As a necessary bit of oversharing to set the stage here, I’ve pretty much never been able to touch my toes. As far back as highschool, my hamstrings have always been too tight to allow that much flexibility. So, some years ago, I was taking a yoga class and, as you can imagine, I groaned through every round of downward dog. I just hated that posture. And to make it worse, the instructor, a very nice, older, freakishly flexible woman, kept telling me to “lift [my] kneecaps” and “activate [my] quads.” That didn’t make a bit of sense to me and I just kind of respefully ignored her and focused on getting through until we could move on the next posture.

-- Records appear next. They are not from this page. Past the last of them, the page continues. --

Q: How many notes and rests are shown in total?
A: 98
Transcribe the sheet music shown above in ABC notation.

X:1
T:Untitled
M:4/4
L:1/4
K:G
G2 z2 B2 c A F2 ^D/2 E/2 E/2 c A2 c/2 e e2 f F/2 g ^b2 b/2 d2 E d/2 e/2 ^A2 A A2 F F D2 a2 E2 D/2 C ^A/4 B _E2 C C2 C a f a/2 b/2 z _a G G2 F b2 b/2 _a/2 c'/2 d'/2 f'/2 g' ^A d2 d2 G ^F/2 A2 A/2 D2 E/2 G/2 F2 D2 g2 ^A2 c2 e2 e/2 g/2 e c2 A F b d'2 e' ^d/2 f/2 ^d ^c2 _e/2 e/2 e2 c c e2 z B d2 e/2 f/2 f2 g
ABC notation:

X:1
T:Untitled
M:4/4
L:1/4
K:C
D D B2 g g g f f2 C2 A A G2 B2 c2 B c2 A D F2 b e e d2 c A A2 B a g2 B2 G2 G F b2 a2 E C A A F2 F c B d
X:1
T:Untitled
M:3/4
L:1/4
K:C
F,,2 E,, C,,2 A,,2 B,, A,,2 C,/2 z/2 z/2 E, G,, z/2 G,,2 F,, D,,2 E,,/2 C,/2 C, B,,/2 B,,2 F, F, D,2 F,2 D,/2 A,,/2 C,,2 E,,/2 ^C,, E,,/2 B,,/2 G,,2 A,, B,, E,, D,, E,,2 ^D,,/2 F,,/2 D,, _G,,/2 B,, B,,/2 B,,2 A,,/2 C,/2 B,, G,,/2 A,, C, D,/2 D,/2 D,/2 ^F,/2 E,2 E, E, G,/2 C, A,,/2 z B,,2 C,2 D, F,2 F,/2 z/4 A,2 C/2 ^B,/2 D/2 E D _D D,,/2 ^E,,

It took me several weeks before I connected the content of some old anatomy classes I had taken just after undergrad with the exercise we were doing. When I made the connection, though, the instructor’s guidance finally made sense: Muscles work in antagonist pairs. That is, for every group of muscles that moves a joint in one direction, there’s another group that moves it in the other direction. Those competing mucles groups can’t really both contract at the same time. So when one group contracts, it’s competing group must relax.

As shown in the image below (which I don’t control but I believe was taken from Yoga Anatomy by Leslie Kaminof), in downward dog, the hamstrings are stretched. The hamstrings’ antagonist group is the quadriceps. So by telling me to activate (i.e., constrict) my quads, the instructor was telling me how to trick my hamstrings into further loosening.

Line drawing showing the muscles involved in the downward dog yoga posture

As a secondary benefit of making that connection, I found that, by being able to picture the muscles being stretched, I was better able to follow some of the mental tricks the instructor talked about, like “breathing into” the stretch.

What that connection gave me was context, or, as General Gus Perna described (discussed in a post I made yesterday), a way to “see” myself and have operational awareness of what my body was doing in that posture. Having that context and knowing the purpose of the stretch, I was then in a position (no pun intended) to be able to make informed decisions about how to respond to achieve the purpose which, in this case, meant making little changes to the position of my feet and things in order to make the stretch more effective (and tolerable) for me.

This understanding also leads me back to the worklife importance of context (and, as leaders, making sure our teams have context) to enable good decision making. It’s an intra-personal exhibition of the need which also exists in inter-personal life.